Dix, who also serves as the opposition caucus deputy house leader and opposition critic for health, received 9,772 votes in the third and final leadership ballot, with runner-up Mike Farnworth receiving 9,095 votes.
In his acceptance speech, Dix rallied his caucus colleagues to “get down to work and defeat the BC Liberals.”
“We have to win the next election and we have the team to do it,” he said. “With our united team working together, we are going to present an agenda to British Columbia that is going to win the next election.
“We’re going to do it by offering a positive agenda, on the economy, on public healthcare, on the environment, on education; we are going to bring change to British Columbia, by offering a real alternative to the 1,400,000 people who didn’t vote in the last election.”
Two days after he was voted in as party leader, Dix told the Osoyoos Times that the Okanagan Valley was one of his strongest areas of support in the leadership campaign and that, if elected, his government would address issues that hit home for many residents of rural British Columbia, such as extending grants to agricultural growers and having B.C.’s health care system purchase locally-grown produce.
“I’ve been really focused on agricultural issues, especially the concerns and the problems in the tree fruit industry,” he said. “I have a very specific proposal and we’re going to be raising this issue in the Legislature when it opens next week.”
Dix said his proposal includes instituting a $7.5 million Growers Production Program that will provide fruit producers with grants to purchase equipment, with funding for the program coming from the $385 million that he plans to add to the treasury by rolling back corporate taxes to 2008 levels.
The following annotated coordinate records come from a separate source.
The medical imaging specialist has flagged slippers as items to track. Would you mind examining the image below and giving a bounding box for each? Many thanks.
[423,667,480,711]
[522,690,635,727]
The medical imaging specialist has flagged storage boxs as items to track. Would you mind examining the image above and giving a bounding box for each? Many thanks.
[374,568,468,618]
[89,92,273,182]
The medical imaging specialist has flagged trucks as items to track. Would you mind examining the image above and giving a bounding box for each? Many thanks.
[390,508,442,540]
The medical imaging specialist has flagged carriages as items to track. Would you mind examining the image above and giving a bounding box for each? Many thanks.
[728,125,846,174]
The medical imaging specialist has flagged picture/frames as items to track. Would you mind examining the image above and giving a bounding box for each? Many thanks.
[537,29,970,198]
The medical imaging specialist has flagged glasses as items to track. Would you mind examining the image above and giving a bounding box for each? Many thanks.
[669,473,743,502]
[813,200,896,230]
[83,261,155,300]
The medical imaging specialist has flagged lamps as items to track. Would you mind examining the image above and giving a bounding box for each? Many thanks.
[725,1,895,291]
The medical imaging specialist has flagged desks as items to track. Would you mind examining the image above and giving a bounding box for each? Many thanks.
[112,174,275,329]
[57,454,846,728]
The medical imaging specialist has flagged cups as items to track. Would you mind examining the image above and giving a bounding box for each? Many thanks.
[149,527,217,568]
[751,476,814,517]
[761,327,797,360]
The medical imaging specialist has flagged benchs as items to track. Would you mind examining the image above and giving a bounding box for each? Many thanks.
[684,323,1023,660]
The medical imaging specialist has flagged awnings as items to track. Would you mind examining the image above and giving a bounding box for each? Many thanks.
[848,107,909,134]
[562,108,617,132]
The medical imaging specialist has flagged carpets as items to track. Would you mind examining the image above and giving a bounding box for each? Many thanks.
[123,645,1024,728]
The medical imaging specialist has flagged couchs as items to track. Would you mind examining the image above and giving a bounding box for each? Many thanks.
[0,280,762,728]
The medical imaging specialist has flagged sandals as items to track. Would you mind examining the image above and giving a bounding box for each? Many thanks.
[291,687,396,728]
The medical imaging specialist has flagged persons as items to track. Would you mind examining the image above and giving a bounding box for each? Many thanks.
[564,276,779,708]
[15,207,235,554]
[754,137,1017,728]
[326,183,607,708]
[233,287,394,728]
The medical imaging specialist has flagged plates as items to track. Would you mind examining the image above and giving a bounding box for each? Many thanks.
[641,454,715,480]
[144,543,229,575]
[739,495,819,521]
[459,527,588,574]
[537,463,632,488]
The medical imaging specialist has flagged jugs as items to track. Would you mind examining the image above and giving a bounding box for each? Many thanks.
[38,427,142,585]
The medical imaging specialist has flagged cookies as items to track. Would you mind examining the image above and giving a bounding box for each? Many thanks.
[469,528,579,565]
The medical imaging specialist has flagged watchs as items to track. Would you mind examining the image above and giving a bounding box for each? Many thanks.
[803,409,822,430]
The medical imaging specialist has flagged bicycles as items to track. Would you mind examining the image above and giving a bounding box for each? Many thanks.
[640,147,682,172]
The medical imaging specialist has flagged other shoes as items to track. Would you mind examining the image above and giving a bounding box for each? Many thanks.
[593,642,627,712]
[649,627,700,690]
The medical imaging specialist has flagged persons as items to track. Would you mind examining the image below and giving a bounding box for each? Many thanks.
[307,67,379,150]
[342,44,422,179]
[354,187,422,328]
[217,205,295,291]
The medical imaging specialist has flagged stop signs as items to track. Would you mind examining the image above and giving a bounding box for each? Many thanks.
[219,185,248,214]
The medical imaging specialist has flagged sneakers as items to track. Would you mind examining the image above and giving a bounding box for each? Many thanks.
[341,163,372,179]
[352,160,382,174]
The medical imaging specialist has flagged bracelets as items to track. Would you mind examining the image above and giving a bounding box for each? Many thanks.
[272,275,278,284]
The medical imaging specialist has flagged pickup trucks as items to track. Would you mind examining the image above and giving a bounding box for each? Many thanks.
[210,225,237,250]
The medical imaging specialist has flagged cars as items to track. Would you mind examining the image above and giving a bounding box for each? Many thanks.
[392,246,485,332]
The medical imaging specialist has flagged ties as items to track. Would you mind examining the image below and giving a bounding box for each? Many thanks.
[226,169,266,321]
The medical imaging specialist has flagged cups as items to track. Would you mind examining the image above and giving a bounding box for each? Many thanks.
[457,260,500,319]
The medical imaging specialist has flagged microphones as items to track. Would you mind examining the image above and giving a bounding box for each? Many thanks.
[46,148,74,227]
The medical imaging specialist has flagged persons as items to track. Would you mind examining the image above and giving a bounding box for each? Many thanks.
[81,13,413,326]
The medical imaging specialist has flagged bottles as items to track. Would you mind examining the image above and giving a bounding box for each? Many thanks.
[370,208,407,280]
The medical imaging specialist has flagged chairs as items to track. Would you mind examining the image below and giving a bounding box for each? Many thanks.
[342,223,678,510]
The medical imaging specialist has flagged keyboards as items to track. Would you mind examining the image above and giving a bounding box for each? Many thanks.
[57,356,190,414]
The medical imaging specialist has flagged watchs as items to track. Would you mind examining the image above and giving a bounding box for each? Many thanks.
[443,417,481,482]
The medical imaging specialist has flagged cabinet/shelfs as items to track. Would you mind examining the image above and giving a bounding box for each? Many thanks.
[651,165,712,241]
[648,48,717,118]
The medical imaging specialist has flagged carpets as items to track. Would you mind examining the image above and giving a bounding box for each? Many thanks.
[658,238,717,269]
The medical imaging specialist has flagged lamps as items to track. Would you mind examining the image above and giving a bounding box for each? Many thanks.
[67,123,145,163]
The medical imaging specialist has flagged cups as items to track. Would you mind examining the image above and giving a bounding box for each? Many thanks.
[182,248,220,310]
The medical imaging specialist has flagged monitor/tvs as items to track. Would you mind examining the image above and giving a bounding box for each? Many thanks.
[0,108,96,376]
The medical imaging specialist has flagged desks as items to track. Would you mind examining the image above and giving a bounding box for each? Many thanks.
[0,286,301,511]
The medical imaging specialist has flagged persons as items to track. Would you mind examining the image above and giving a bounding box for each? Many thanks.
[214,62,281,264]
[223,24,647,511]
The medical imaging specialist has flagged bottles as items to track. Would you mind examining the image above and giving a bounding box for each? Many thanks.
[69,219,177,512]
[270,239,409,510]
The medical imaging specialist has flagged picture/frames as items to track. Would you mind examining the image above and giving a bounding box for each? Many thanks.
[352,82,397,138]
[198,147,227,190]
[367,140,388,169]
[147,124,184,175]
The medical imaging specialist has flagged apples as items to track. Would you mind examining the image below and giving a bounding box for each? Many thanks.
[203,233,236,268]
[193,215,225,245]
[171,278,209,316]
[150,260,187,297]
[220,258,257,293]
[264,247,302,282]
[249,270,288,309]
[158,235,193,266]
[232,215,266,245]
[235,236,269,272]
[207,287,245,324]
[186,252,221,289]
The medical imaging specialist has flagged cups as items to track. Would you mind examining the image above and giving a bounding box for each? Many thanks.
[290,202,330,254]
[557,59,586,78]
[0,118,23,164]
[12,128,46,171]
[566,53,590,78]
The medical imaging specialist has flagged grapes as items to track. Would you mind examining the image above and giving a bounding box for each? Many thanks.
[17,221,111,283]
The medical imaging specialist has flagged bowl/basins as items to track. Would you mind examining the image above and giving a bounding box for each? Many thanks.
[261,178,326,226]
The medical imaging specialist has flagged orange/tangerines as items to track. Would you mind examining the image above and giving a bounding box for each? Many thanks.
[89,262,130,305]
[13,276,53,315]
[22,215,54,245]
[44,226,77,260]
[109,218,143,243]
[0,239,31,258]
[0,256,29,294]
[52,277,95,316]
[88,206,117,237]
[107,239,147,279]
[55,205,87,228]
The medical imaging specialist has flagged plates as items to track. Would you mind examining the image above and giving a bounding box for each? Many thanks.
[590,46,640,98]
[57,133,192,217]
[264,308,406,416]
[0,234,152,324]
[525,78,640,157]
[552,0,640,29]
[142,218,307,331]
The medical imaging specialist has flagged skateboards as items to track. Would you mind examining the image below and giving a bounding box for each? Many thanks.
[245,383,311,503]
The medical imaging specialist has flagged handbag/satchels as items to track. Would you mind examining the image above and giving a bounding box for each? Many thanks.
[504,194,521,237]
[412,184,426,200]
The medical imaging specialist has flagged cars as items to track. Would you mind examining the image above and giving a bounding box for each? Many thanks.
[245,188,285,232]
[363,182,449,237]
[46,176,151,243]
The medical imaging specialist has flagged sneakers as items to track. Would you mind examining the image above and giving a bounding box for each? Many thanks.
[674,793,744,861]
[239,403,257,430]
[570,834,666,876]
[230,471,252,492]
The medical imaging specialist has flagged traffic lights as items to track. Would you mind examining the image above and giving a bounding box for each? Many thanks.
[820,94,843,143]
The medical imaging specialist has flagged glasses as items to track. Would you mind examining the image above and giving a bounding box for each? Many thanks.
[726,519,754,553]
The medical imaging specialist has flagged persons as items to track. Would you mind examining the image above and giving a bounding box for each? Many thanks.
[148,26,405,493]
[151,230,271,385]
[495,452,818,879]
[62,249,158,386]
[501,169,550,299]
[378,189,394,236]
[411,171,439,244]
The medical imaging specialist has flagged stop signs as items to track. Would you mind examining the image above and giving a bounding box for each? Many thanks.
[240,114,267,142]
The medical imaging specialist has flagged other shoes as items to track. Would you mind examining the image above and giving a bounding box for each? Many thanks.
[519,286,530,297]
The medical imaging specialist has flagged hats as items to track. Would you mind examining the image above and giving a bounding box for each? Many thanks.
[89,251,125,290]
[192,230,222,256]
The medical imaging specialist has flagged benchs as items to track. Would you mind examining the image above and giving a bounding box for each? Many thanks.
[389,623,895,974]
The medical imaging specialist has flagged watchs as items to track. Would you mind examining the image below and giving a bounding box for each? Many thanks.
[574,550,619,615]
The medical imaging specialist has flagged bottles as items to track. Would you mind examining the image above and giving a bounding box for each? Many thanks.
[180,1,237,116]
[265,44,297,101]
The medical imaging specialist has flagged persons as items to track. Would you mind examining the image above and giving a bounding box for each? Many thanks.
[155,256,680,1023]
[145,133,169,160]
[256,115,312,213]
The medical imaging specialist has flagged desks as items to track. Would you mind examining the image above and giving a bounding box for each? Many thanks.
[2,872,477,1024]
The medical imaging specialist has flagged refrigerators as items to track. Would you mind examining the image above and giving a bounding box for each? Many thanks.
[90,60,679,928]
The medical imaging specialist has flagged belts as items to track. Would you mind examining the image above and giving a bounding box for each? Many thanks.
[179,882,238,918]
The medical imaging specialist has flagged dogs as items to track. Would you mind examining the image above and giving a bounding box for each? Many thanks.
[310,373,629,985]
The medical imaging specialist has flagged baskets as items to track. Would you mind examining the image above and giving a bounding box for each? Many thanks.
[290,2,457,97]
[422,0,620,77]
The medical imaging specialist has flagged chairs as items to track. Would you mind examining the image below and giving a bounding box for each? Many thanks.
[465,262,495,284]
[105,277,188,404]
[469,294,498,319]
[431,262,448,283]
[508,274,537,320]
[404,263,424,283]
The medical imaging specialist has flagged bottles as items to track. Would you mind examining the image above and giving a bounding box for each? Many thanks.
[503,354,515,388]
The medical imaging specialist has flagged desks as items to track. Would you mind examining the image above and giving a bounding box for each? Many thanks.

He also plans to expand the revenue base for growers through a program that will have hospitals buy locally-grown food, including fruit.
“I’ve also been raising issues of healthcare in the Okanagan for a number of years,” he said. “Currently there are some serious issues from Oliver to Osoyoos in terms of rural healthcare. We see the centralization of care in Kelowna, the failure to even fix equipment that’s been broken.
“One of the things I propose is a rural health plan to restore some services to rural communities.”
He added that addressing issues in public education, especially class size and composition, and preventing school closures will also be a priority.
“I’m very determined to make the Okanagan a high priority for the NDP if we win an election and to make it a high priority in the election,” he said. “We’re going to campaign in the region like we never have before, everywhere from Vernon to the border. And it’s my intention to visit Osoyoos and Oliver very soon.”